HAWAII HOTEL PROJECT WORKERS FOUND MISCLASSIFIED AS IC’S. The Hawaii Department of Labor & Industrial Relations (DLIR) issued penalties of $767,000 against R&R Construction Services for misclassification of 65 employees as independent contractors at a hotel project in Waikiki. According to the DLIR news release dated September 19, 2016, the penalties were assessed because the company allegedly avoided requirements to provide Unemployment, Workers’ Compensation, Prepaid Health Care, and Temporary Disability Insurances to the workers. R&R Construction is also facing an investigation by the U.S. Department of Labor that is looking into whether R&R violated the minimum wage and overtime requirements of federal law.

NEBRASKA AND OKLAHOMA SIGN IC MISCLASSIFICATION PARTNERSHIP AGREEMENTS WITH U.S. LABOR DEPARTMENT. Nebraska and Oklahoma became the 34th and 35th states to sign Memoranda of Understanding with the U.S. Department of Labor (DOL) targeting IC misclassification.  On September 1, 2016, the DOL announced that it entered into a three-year Memorandum of Understanding (MOA) with the Nebraska Department of Labor and on September 13, 2016, it entered into an MOA with the Oklahoma Employment Security Commission.

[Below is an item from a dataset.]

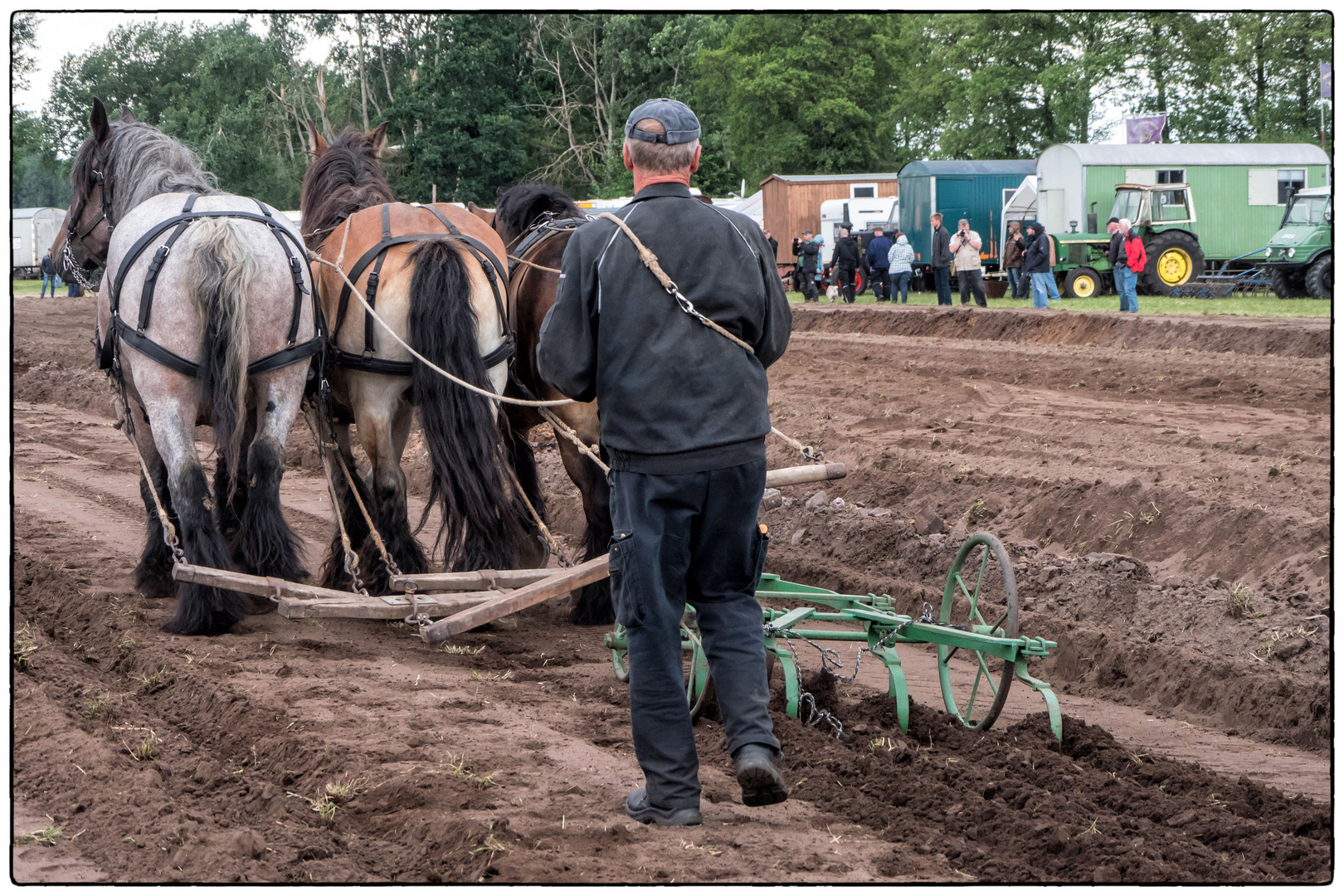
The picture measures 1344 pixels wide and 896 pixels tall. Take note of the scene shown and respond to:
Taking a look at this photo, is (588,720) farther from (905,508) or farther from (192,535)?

The goals of these partnerships include coordinating efforts to provide clear, accurate, and easy-to-access compliance information for businesses, employees, and other stakeholders, and sharing of resources and enhancing enforcement by conducting coordinated enforcement actions and sharing of information consistent with applicable laws.  David Weil, the Wage and Hour Administrator of the DOL, stated in its press release announcing the Nebraska MOA: “The Wage and Hour Division continues to attack this problem head on through a combination of a robust education and outreach campaign, and nationwide, data-driven strategic enforcement across industries.” He continued: “Our goal is always to strive toward workplaces with decreased misclassification, increased compliance, and more workers receiving a fair day’s pay for a fair day’s work.”